Scientists have found that echoes of the earliest language spoken by ancient humans tens of thousands of years ago have been preserved in the distinctive clicking sounds still spoken by some African tribes.

The clicks made by the San people of southern Africa and the Hadzabe of East Africa are the linguistic equivalent of living fossils preserved from a much older and primitive tongue, probably spoken by most of the humans who lived more than 40,000 years ago.

A study by geneticists and linguists has found that people, who use click sounds today have almost certainly inherited them from a common ancestor who spoke one of the earliest

proto-languages.

The investigation by a team led by Joanna Mountain and Alec Knight of Stanford University in California centred on the genetic relationship between the Hadzabe of north-central Tanzania and the Ju’hoansi San who live on the Nambia-Botswana border.

Although separated by thousands of miles, both groups use the same sort of click sounds and accompanying consonants to communicate; yet their DNA shows that they are unrelated and must have been geographically separated for at least 40,000 years.

More than 30 languages in southern Africa are characterised by a repertoire of click consonants and a few are also known in East Africa. For decades, linguists have assumed that the click languages are all related and must have derived from a common source relatively recently.

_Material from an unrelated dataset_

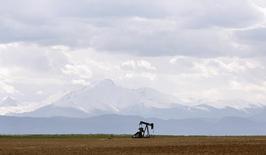 Нефтяной станок-качалка близ Денвера, штат Колорадо, 16 мая 2008 года. Цены на нефть Brent держатся около $110 за баррель после отчета, показавшего замедление производственной активности в Китае, занимающего второе место в мире по потреблению нефти. REUTERS/Lucas Jackson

The most obvious explanation is that the clicks have been invented independently in the two isolated regions. But Dr Knight and Professor Mountain discount this because a common origin is the most likely explanation for the similarity of the clicks and the way they are used in the languages of East and southern Africa.

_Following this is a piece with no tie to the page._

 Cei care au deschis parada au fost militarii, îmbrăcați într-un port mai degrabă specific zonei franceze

“The hypothesis of independent invention, as it applies to the languages of the Hadzabe and San, lacks linguistic support,” the scientists say. Another suggestion is that one group has “borrowed” click speaking from another but this would have brought the two people in close contact over a long period of time and should have resulted in some interbreeding that would be seen in their DNA.

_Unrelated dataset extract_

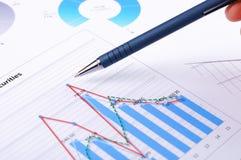 Diagrammi e grafici delle vendite Fotografia Stock Libera da Diritti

Another reason, but unlikely, is that click speaking is difficult to learn for adults because of the tongue distortions it requires. Borrowing the full repertoire of clicks would be almost impossible for non-native speakers, the scientists say.

A third possibility is that the genetic evidence might be tainted in some way by interbreeding with neighbouring tribes to produce an effect known as “gene flow” with non-click speakers. Tests on neighbouring tribes show that this is unlikely.

“The remaining explanation involves independent retention of clicks, possibly for tens of thousands of years, in separate populations leading to the present-day San and Hadzabe,” the scientists say. “The deep genetic divergence between the click-speaking groups is consistent with the hypothesis that clicks are an ancient element of human language. If, in fact, San-Hadzabe separation dates back to a time prior to out-of-Africa expansions of modern humans, clicks may be more than 40,000 years old.

One probable scenario is that click speaking came about because it helped people to communicate while hunting — animals are known to be scared by human language but take little notice of click speaking.

Because of this advantage it quickly spread as anatomically modern humans migrated out of their East African cradle around the Great Rift Valley into southern Africa. But many of these small, regional populations could easily have lost their click vocabulary in different hunting environments.